Mass protests in Brazil against government corruption and poor public services continue, though President Dilma Rousseff’s promises on political reform and public investment may demobilise.
Meanwhile, many local authorities have backed down on public transport fare increases, the original spark for the protests.
Thousands marched in over 300 cities on Sunday 30 June, to coincide with the Confederations Cup. The tournament is a dress rehearsal for the 2014 World Cup which Brazil is hosting at great expense — a focus for discontent.
Rousseff and her Workers’ Party have promised a constituent assembly to debate political reform, retaining laws which criminalise political corruption, investment in city transport, more money for education and health and (just to balance her promises up) “fiscal responsibility”.
This falls far short of the perceived problems of bourgeois democracy in Brazil. There are over 30 political parties and most are mired in cronyism.
Capitalist development has brought the rapid growth of urban society, not matched by infrastructure, adequate housing or public services.
The demonstrations have been overwhelmingly youthful. Brazilian society is youthful — 40% of all Brazilians are under 25.
Just as the demonstrations are subsiding, for now, Brazil’s labour movement has begun to mobilise. According to Claudia Costa (writing for Labor Notes), on June 20, “the second-largest labour federation, Força Sindical, which is considered conservative, led a two-hour metalworkers stoppage in an industrial district in São Paulo, gathering a few thousand demanding better public transport.
“Then CSP-Conlutas, a left-wing labor federation, and CUT PODE MAIS, a dissident caucus within the largest federation, CUT [Workers’ Party dominated mainstream federation], together with other organisations, called for a day of action June 27.
“That day General Motors workers, together with metalworkers from seven other plants in Sao Jose dos Campos, did a one-hour stoppage. Construction workers demonstrated in Belem and Fortaleza. In Rio de Janeiro, 10,000 workers and students demonstrated throughout downtown. In Belo Horizonte, the unions joined the huge demonstration of 60,000 in front of a football stadium where the Confederations Cup match was scheduled.
“Simultaneously seven Brazilian labour federations along with the Landless Movement (MST) met and declared a ‘National Day of Struggle and Mobilisation’ for 11 July.

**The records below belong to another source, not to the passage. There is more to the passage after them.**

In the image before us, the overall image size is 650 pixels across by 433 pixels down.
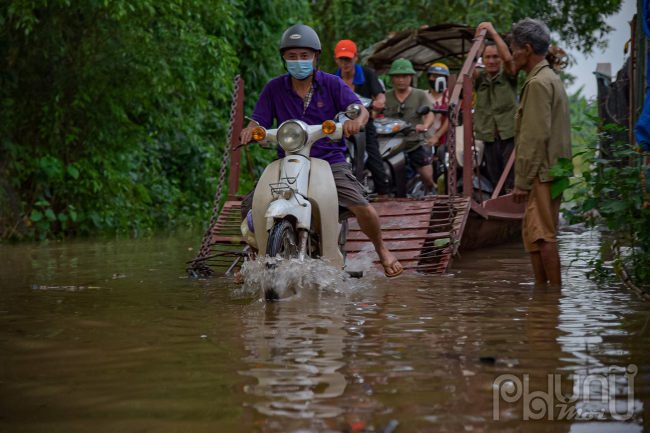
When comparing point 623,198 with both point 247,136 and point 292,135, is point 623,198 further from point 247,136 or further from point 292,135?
point 247,136

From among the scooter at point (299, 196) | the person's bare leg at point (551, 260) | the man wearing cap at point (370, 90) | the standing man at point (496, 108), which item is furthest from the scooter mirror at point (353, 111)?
the standing man at point (496, 108)

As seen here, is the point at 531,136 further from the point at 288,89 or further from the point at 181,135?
the point at 181,135

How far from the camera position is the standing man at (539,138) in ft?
19.3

“Specific workers demands include “[stopping the] auctioning off of Brazil’s petroleum reserves to private companies, reduction of working hours from the current 44 hours per week, stopping a bill to legalise outsourcing, and land reform, which has been frozen by the administration.”
Costa comments: “The Workers’ Party was elected in 2002, raising workers’ expectations — which were not met.
“Although some measures in favour of the poor were taken, such as bolsa-família (an allowance for the very poor), the administration has carried out neoliberal policies benefiting big landowners, banks, and foreign corporations.”